NEH Announces Funding Opportunities for Cultural and Educational Institutions

On April 2, the National Endowment for the Humanities (NEH) announced two new funding opportunities to support cultural organizations and educational institutions impacted by the coronavirus pandemic. These funding opportunities, available through the American Rescue Plan, will provide direct grants to individual humanities institutions and grant-making organizations to distribute to aversely affected organizations and individuals. The two grant programs, the American Rescue Plan: Humanities Organizations and the American Rescue Plan: Humanities Grantmaking, seek to assist the humanities community in recovering from the economic burdens of the pandemic; enable the reopening of humanities institutions and programs; and support the retention of the humanities workforce. Applications from underserved and minority-serving institutions and organizations are highly encouraged. More information is available here.

Democrats Look to Reconciliation to Advance Infrastructure & Immigration Legislation

On April 5, the Senate Parliamentarian signaled that Democrats can leverage a provision in the 1974 Budget Act that would allow for at least one more revised budget resolution in the current fiscal year.

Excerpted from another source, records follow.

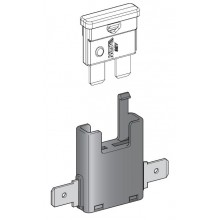 NKA NOSILEC ZA VAROVALKO UNIVAL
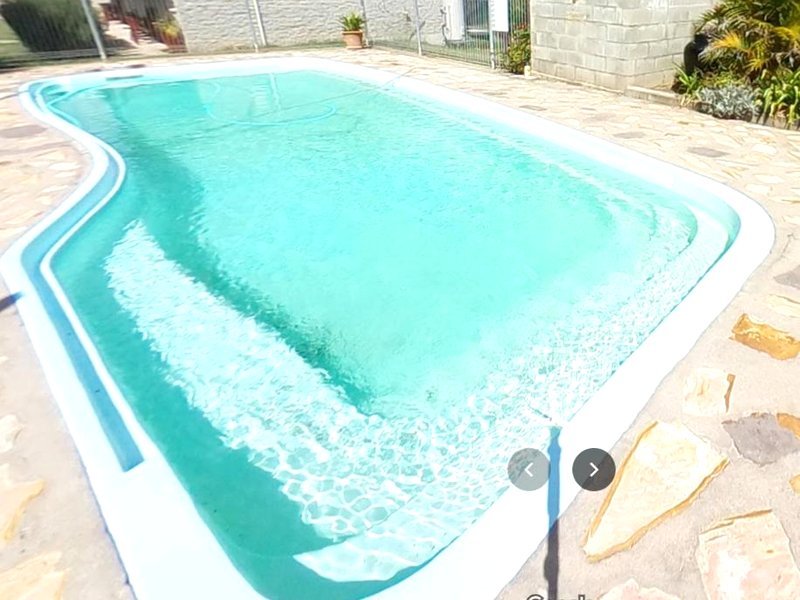 Murgon Motor Innの写真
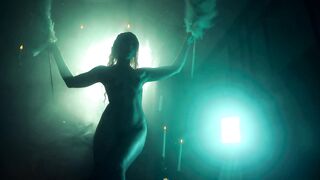 artmosphera Cam Porn Video [Chaturbate] - tease, natural, erotic, dance, petite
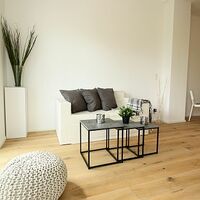 Gallery Foto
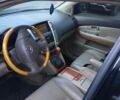 Лексус РХ, объемом двигателя 0 л и пробегом 256 тыс. км за 8000 $, фото 4 на Automoto.ua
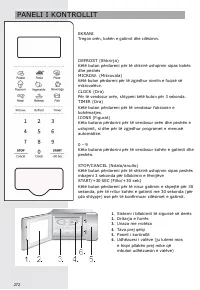 Strona 40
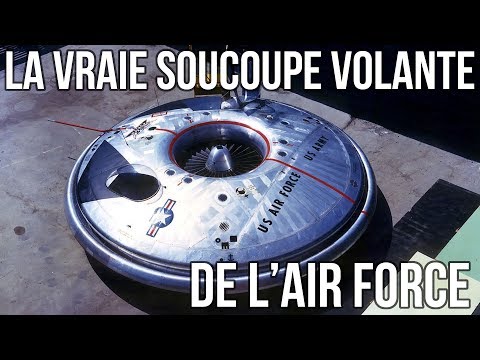 Soucoupe Volante à Rétrofriction - Jouet Mécanique En Tôle - Vintage Chine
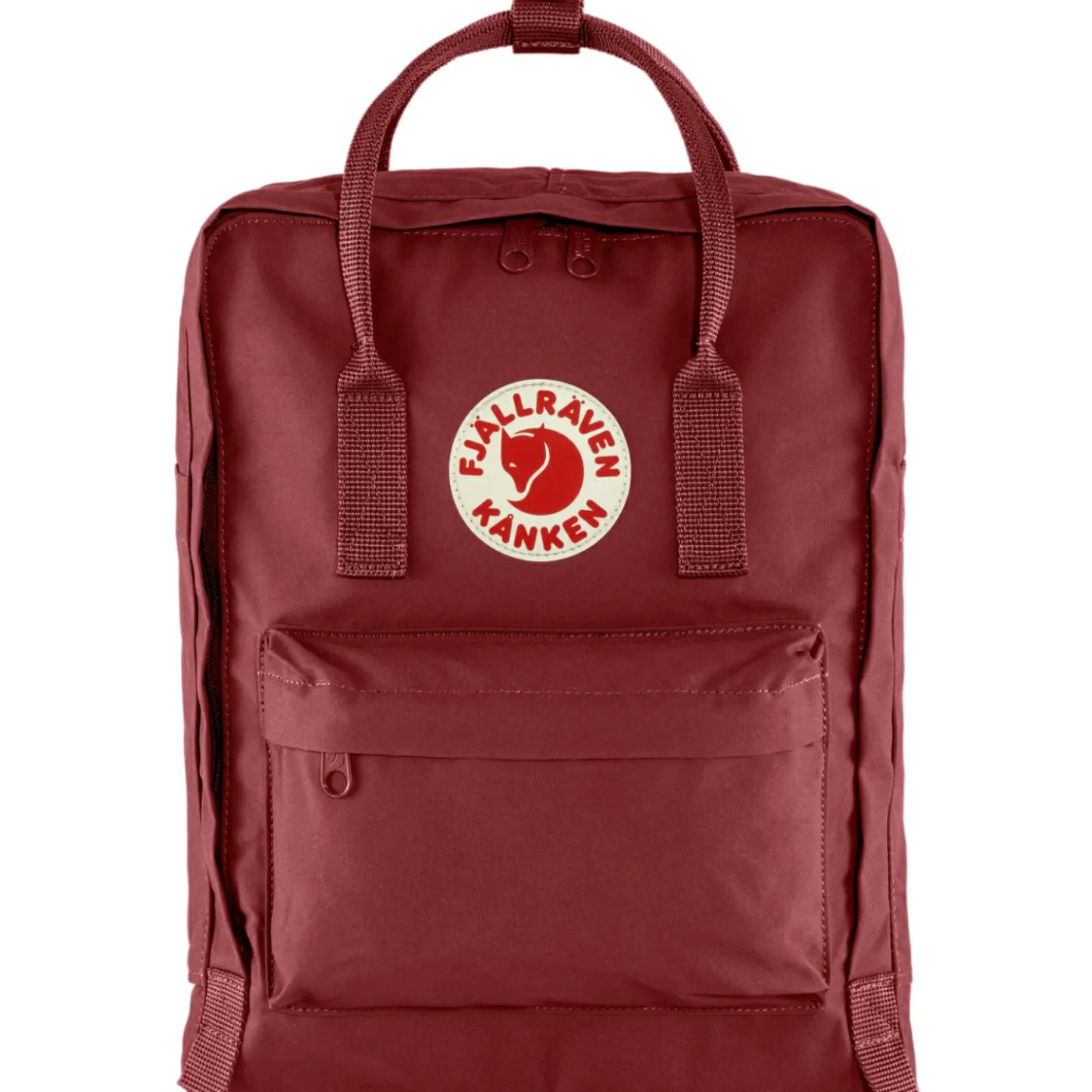 Rucksack "Kånken"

By employing the budget process known as reconciliation, Senate Democrats would have a chance at passing two additional major legislative proposals on their agenda that are unlikely to gather the otherwise necessary 60 votes. The proposals include President Biden’s $2 trillion infrastructure proposal, which the administration unveiled on March 31, and a package on education, child care, and health care, which is expected later in April. Bills drafted through the reconciliation process, most recently utilized to pass the American Rescue Plan, are viable to pass in the upper chamber by only a simple majority vote.


House Democrats are expected to include immigration provisions in their draft of the next reconciliation legislation. The provisions are expected to encompass policy included in two pieces of immigration legislation that the House passed in March: the American Dream and Promise Act (H.R. 6), which would provide a pathway to citizenship for Dreamers and those protected under Temporary Protected Status and Deferred Enforcement Departure, and the Farm Workforce Modernization Act (H.R. 1603). To secure Parliamentarian approval, the proposed immigration provisions would need to be framed as combatting budgetary impacts. Noting these impacts is necessary to fall in line with the Byrd rule, which obstructs non-budgetary provisions from reconciliation bills. CGS continues to work with lawmakers in a bipartisan fashion while advocating for a legislative solution that enables Dreamers and other non-citizens to overcome barriers preventing them from accessing graduate education in the U.S.